The Blues Armory is a beautiful historic building, and it would be fantastic to restore it into a new event space! (Although the city already owns such a space – Main Street Station – and I’d like to know more details about how the city is handling that so far.)
Could some of this smaller-scale development help pay to regrade Leigh Street? That’s a necessary step in restoring that part of downtown as a walkable, pedestrian-friendly area.
And here’s the rub: we could have considered some of these options already if the Mayor hadn’t gone all-in on Tom Farrell’s plan. If the city had been open to ALL ideas, then the best parts of the Navy Hill plan could gain support from city residents without us having to swallow all of the nonsense.
If and when the coliseum project fails to be approved by City Council (as I hope it will), the Mayor should lick his wounds, and then go back to the drawing board. He should offer more RFPs, work with Navy Hill and other developers, and come up with the smaller-scale, lower-risk projects that he should have been looking for in the first place.
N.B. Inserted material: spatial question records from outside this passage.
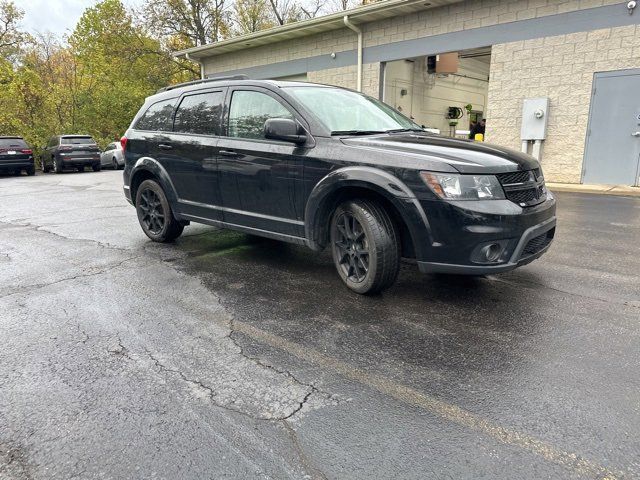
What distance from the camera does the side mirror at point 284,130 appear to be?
4.04 meters

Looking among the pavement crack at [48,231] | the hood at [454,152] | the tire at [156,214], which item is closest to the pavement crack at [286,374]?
the hood at [454,152]

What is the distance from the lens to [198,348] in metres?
3.12

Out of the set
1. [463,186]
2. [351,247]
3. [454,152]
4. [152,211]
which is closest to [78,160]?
[152,211]

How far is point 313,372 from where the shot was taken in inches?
110

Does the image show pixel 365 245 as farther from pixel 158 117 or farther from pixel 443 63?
pixel 443 63

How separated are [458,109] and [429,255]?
16648 mm

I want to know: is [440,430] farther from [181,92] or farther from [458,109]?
[458,109]

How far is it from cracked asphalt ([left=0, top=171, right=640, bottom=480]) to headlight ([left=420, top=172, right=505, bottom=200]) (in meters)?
0.92

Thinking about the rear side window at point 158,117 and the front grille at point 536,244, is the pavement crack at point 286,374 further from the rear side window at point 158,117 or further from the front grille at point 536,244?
the rear side window at point 158,117

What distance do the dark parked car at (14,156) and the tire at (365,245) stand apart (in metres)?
20.1

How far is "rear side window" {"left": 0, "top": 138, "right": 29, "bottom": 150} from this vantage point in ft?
63.2

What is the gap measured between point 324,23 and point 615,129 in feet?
28.5

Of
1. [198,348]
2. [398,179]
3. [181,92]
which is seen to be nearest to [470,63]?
[181,92]

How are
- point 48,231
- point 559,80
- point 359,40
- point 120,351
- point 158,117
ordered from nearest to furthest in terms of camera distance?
point 120,351
point 158,117
point 48,231
point 559,80
point 359,40
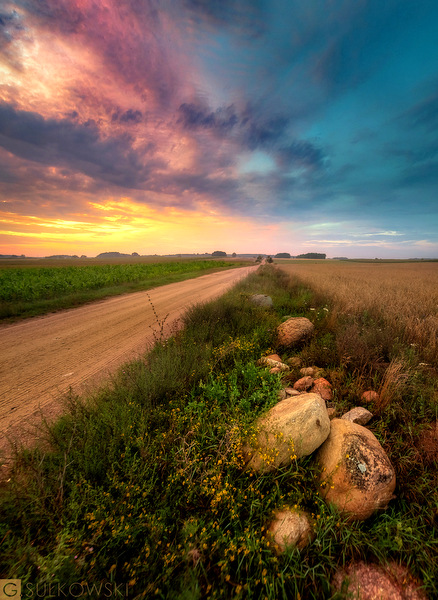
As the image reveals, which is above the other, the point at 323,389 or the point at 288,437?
the point at 288,437

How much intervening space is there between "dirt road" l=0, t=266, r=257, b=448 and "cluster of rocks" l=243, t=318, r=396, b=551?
2.81m

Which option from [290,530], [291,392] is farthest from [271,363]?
[290,530]

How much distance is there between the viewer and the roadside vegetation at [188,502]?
183cm

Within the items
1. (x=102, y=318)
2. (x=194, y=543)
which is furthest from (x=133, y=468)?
(x=102, y=318)

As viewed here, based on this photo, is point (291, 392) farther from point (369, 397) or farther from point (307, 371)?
point (369, 397)

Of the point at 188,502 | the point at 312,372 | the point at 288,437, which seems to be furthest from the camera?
the point at 312,372

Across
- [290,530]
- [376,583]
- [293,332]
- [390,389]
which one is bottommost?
[376,583]

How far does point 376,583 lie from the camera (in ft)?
6.24

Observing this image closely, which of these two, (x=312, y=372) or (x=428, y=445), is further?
(x=312, y=372)

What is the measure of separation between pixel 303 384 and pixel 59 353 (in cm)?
589

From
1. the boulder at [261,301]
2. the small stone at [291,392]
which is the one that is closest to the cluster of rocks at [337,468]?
the small stone at [291,392]

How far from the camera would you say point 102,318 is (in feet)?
29.7

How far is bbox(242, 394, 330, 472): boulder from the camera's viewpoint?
8.81ft

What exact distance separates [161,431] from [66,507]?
114 centimetres
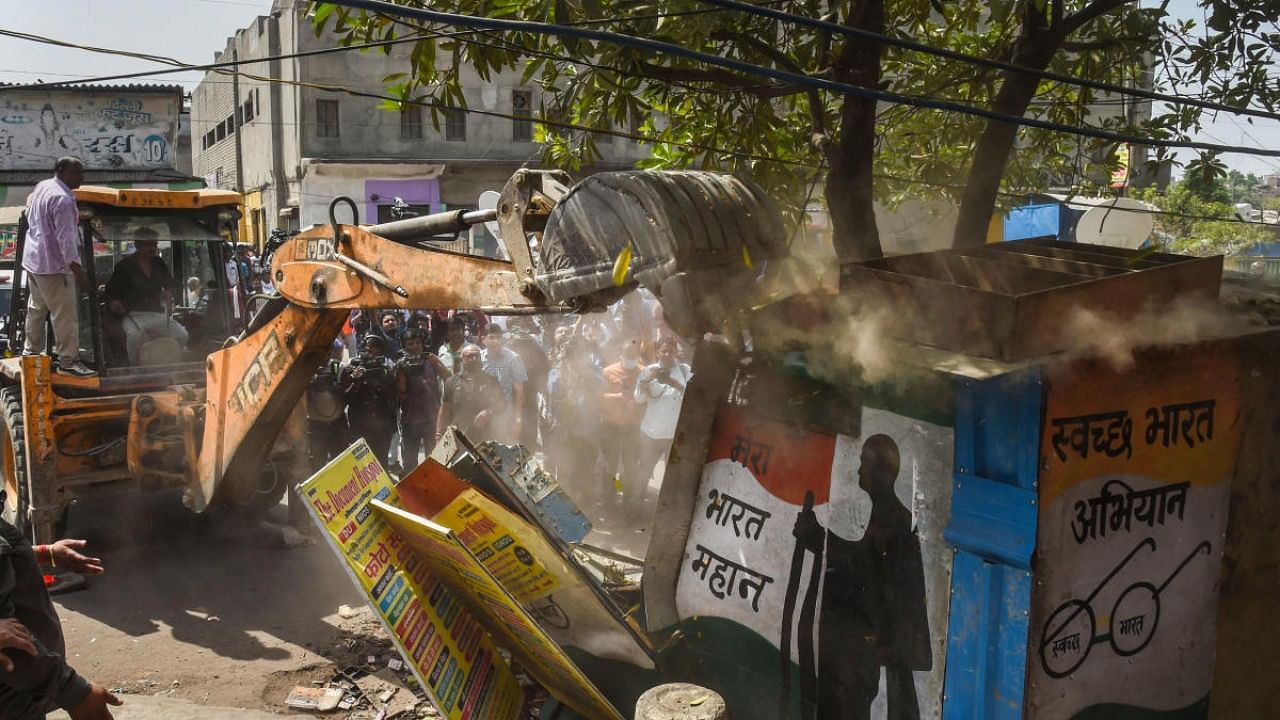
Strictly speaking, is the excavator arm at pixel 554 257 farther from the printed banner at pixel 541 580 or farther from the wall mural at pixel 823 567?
the printed banner at pixel 541 580

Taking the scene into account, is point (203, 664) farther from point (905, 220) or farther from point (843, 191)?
point (905, 220)

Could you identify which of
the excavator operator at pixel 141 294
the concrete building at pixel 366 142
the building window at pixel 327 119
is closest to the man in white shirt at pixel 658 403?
the excavator operator at pixel 141 294

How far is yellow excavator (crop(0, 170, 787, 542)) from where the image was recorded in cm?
414

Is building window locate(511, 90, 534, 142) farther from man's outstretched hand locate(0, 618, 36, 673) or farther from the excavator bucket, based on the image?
man's outstretched hand locate(0, 618, 36, 673)

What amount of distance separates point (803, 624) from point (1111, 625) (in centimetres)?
120

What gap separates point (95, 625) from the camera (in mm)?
7828

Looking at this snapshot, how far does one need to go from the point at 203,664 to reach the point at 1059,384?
20.4ft

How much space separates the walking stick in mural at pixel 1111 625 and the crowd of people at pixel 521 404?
687cm

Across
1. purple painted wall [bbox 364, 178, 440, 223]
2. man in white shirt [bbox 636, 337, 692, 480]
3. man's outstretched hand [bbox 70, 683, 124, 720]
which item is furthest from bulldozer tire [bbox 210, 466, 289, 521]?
purple painted wall [bbox 364, 178, 440, 223]

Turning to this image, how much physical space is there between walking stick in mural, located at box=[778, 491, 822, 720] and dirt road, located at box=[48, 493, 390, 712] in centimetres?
382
Two other things the Mayor and city MUST do in the future:
Continue pushing for affordable housing and minority contracting requirements in development deals. As I’ve said all along, Mayor Stoney deserves real credit for pushing to include these as part of the deal. But the requirements have to be REAL ones, with hard targets, enforcement mechanisms and claw-back options. These should just be standard in RVA.
Engage the community. As the Partnership for Smarter Growth’s Stewart Schwartz noted last year, “today’s most successful cities fully engage their residents in planning for the future of their communities, and no longer plan behind closed doors with a small group of business people.” The city should develop something like a community benefits agreement, where city residents drive development conversations.
As for the Coliseum? If a private developer can figure out how to make it feasible WITHOUT hundreds of millions of public dollars, then great. If not, it’s probably time to cut bait. Let’s tear it down, sell the land, find something else useful to do with that space. (Again, I’d love a beach house, but...)
After a mayoral election in which candidates were pushed to avoid “big shiny projects” (o where have you gone, Jon Baliles?), it is time to find a development path forward that finally avoids them for real.